At the same time, Chinese investors have also been a key partner for Latin American nations looking to take their commodity-driven economies further downstream. The country has become a big spender in Latin America and the Caribbean, investing $187.5 billion in between 2003 and 2022 in industries such as energy, transport and mining, according to a report from the Inter-American Dialogue.

Though Chinese spending in the region has slowed of late, investments have continued in key industries. Industrial and Commercial Bank of China has grown in Argentina. In Brazil, electric car juggernaut BYD Co. is building its first factory outside Asia, and is planning to announce another in Mexico by year-end. In Chile, BYD and Tsingshan are developing lithium cathode factories. Since 2005, China Development Bank and China-Export Import Bank have provided $136 billion in loan commitments to the region. 

With the recently imposed tariffs, Latin American nations may be betting that China is now so entrenched in the region that Beijing won’t engage in reprisals.
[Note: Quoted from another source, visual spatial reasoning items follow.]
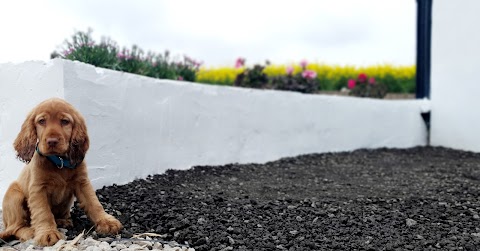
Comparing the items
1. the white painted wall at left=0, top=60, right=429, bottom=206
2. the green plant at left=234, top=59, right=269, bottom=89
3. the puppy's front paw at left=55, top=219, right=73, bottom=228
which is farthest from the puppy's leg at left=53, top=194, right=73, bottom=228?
the green plant at left=234, top=59, right=269, bottom=89

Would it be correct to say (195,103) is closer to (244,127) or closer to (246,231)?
(244,127)

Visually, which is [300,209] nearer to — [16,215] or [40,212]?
[40,212]

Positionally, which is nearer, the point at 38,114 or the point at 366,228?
the point at 38,114

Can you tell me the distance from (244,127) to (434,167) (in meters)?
2.67

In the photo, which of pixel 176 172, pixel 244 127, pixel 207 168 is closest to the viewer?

President Xi Jinping is expected to make his first trip to South America in five years, for the APEC and G-20 leaders’ summits, putting renewed focus on relationships in the region.

In addition, while the amount of Chinese steel entering Latin America is significant for the region and harmful for local mills, it’s about 1% of the billion metric tons that Chinese mills churn out each year. That may minimize the risk of irking Beijing.  

“These countries potentially have more leverage than they have in the past because they are more critical as a destination for a lot of these goods,” said Myers. “That said, they’re still hugely dependent on China. So everybody’s going to be walking this fine line.”


For Latin America’s steel-making nations, the levies still aren’t a perfect solution.

For example, the new stiff tariffs in Chile will push up costs in the all-important mining industry that uses steel balls to grind down ore.

“There is a need to show a response to the dilemmas caused by economic globalization,” said Francisco Urdinez, director of Nucleo Milenio Iclac, a Chile-based think tank that studies Sino-Latin American relations. “But it’s not a fundamental solution. It’s just a band-aid that ends up generating redistribution from consumers to producers.”

Then of course, there’s the issue of steel dumping, the practice of selling the product for far less than local competitors. Raising tariffs won’t be enough to stop it in Brazil, said Humberto Barbato, who heads the nation’s electronics industry association, Abinee, a significant steel consumer. Instead, the government should prioritize the purchase of products with local content, he said. “The Chinese have a lot of flexibility to change the price.”

Though top Brazilian steelmaker Gerdau applauded the country’s new tariff-rate quota, CEO Gustavo Werneck warned it wouldn’t solve the long-term problem of competitiveness in the local industry such as the high cost of energy. 

“China is going to make exports a major source of finance” for the country’s transition from industrialization to a more consumption-driven economy, Werneck told journalists at a press conference. 

In all, Latin America’s steel protections are much more limited than the tariffs former President Donald Trump implemented during his administration. That only makes it more likely that China may simply try to defend the cases in the World Trade Organization, according to University of Queensland Associate Professor Scott Waldron. 

“Any counter-measures will be limited,” said Beddor. 

Already, he said, officials have “started to curb steel production, and that is likely to be the primary focus going forward, rather than how to retaliate against upset trade partners.”